### [Work instruction]
Using the data below, repeat all of it precisely.

### [Dataset]

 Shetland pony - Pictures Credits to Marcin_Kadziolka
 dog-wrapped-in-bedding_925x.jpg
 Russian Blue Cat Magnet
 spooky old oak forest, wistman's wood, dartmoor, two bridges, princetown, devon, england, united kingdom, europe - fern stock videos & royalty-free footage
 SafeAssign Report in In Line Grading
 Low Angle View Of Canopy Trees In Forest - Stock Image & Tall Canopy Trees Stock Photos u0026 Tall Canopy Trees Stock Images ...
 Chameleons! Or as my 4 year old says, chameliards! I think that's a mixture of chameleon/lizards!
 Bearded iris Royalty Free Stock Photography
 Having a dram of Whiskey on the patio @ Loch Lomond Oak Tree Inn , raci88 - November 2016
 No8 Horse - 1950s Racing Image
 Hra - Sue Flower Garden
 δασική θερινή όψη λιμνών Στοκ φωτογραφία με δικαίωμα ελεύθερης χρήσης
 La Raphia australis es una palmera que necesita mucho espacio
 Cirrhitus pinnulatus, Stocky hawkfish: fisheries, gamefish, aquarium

### [Written response]
 Shetland pony - Pictures Credits to Marcin_Kadziolka
 dog-wrapped-in-bedding_925x.jpg
 Russian Blue Cat Magnet
 spooky old oak forest, wistman's wood, dartmoor, two bridges, princetown, devon, england, united kingdom, europe - fern stock videos & royalty-free footage
 SafeAssign Report in In Line Grading
 Low Angle View Of Canopy Trees In Forest - Stock Image & Tall Canopy Trees Stock Photos u0026 Tall Canopy Trees Stock Images ...
 Chameleons! Or as my 4 year old says, chameliards! I think that's a mixture of chameleon/lizards!
 Bearded iris Royalty Free Stock Photography
 Having a dram of Whiskey on the patio @ Loch Lomond Oak Tree Inn , raci88 - November 2016
 No8 Horse - 1950s Racing Image
 Hra - Sue Flower Garden
 δασική θερινή όψη λιμνών Στοκ φωτογραφία με δικαίωμα ελεύθερης χρήσης
 La Raphia australis es una palmera que necesita mucho espacio
 Cirrhitus pinnulatus, Stocky hawkfish: fisheries, gamefish, aquarium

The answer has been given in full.